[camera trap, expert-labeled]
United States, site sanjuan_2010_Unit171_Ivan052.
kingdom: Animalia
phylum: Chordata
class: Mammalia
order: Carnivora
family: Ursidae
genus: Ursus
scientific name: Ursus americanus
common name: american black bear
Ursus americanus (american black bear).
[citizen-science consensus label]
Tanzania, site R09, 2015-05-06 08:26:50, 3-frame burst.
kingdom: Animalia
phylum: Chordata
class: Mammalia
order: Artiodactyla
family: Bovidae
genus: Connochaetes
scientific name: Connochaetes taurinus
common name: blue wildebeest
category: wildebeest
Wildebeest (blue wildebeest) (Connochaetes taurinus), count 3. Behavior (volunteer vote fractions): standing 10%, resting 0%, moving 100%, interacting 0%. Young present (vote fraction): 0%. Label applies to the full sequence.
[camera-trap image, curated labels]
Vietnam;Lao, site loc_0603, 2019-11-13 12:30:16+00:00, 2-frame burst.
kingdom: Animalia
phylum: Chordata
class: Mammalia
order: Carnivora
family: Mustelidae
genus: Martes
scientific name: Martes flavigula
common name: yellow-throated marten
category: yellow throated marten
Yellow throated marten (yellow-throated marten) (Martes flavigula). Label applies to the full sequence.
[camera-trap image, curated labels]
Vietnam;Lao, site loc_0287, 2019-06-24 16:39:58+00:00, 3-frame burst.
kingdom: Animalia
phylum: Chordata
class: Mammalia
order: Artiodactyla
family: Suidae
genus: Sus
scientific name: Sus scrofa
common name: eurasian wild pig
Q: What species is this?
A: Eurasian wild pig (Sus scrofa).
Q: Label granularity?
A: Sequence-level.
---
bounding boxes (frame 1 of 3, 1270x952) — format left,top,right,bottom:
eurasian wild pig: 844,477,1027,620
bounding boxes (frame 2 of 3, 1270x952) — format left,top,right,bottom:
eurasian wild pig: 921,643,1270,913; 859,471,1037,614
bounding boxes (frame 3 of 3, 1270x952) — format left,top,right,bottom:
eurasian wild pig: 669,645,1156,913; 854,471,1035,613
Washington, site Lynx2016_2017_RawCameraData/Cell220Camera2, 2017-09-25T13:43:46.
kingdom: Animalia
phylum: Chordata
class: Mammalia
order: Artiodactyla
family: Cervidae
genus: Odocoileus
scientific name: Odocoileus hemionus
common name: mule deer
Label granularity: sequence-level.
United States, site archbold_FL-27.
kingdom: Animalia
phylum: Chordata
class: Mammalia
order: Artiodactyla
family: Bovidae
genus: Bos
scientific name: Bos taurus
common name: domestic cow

----

Assigned task: Check each line of the records above, and copy those that hold the word "granularity".

Task output:
Q: Label granularity?
Label granularity: sequence-level.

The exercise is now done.